Pernyataannya muncul di tengah kritikan yang meluas terhadap kebijakan bupati yang mengklaim diri sebagai pengusung perubahan itu.
Dalam pertemuan bersama ratusan Nakes pada 19 April itu, salah satu perwakilan menyampaikan permintaan maaf kepada Nabit secara adat Manggarai atau kepok, berharap agar dipekerjakan kembali di Puskesmas tempat mereka bekerja sebelumnya.
“Kalau ada satu-dua hal yang membuat bapak sakit hati, kami meminta maaf yang sedalam-dalamnya,” kata perwakilan Nakes itu.
“Segala kata-kata yang tidak berkenan, salah langkah dalam menyikapi segala hal, bapak bupati kami sangat meminta maaf,” tambahnya.
Merespons hal itu, Nabit, yang didampingi Sekretaris Daerah, Fansialdus Jahang berkata, “permintaan maaf diterima, tetapi terkait nasib teman-teman ke depan, saya tidak bisa jawab sekarang.”
Kepastian nasib para Nakes, kata dia, akan diberikan setelah “berkomunikasi dulu dengan semua jajaran.”
“Kasih kita kesempatan untuk mengambil keputusan. Nanti kita atur yang terbaik untuk semua,” katanya.
Ia berkata segala persoalan mestinya diselesaikan secara internal, alih-alih melakukan audiensi dengan DPRD, merujuk pada aksi Nakes pada 6 Maret yang menemui anggota dewan.
Ungkapan kekesalan, kata dia, “boleh-boleh saja, tetapi jangan berlebihan.”
“Kita kan sudah bicarakan baik-baik di sini,” katanya merujuk pada pertemuan Nakes dengan Pemkab Manggarai pada 12 Februari.
“Untuk apa lagi dibicarakan di sana [kantor DPRD]. Yang kalian lakukan memang benar, hanya tanggapan orang luar yang jadi soal,” katanya.
Ia berkata, “seandainya ke depan [kita] bisa bekerja sama lagi, jangan membakar rumah sendiri.”
Nabit juga mengingatkan Nakes supaya “tidak terprovokasi dengan segala hal dan hati-hati memberikan pernyataan.”
Ia mengklaim ada orang-orang tertentu yang menghasut Nakes supaya melakukan audiensi dengan DPRD, meski tidak menjelaskan rinci orang yang dia maksud.
“Ada orang yang buat kita jatuh. Mereka menghasut kita. Tetapi di saat kita demonstrasi, mereka tidak datang. Akhirnya kita sendiri yang dapat akibatnya. Saya tahu semua itu,” katanya.
Pernyataan Nabit membuat Elias Ndala, koordinator para Nakes mengingatkan teman-temannya yang hadir dalam pertemuan itu agar berhati-hati membicarakan masalah ini.

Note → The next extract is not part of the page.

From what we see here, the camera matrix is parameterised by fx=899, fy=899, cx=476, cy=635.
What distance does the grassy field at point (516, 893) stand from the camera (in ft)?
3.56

“Teman-teman sudah mendengar apa yang disampaikan bapak bupati, sehingga kalau ada teman-teman wartawan yang bertanya, jangan dulu menanggapinya, supaya orang-orang di luar sana tidak salah menanggapinya,” katanya.
“Jangan dulu memberikan keterangan kepada media,” tambahnya.
Nabit menjadi sorotan dalam beberapa pekan terakhir, usai kebijakan kontroversial memecat 249 Nakes non-ASN usai mereka mereka mengajukan sejumlah permintaan, termasuk perpanjangan Surat Perjanjian Kerja [SPK] dan kenaikan gaji.
Mereka juga meminta tambahan penghasilan, hal yang sebelumnya pernah dijanjikan Nabit.
Namun, aspirasi mereka kemudian dijawab Nabit dengan tidak memperpanjang SPK Nakes yang terlibat dalam aksi menuntut kehidupan layak tersebut.
Langkah Nabit ini memicu kecaman luas dari berbagai elemen, termasuk di level nasional.
Para Nakes di Manggarai mendapat honor bervariasi, di mana ada yang diberi Rp300 ribu per bulan, jauh dari Upah Minimum Regional Kabupaten Manggarai tahun 2024 dan 2023 yang masing-masing Rp 2.186.826 dan Rp 2.123.994 per bulan.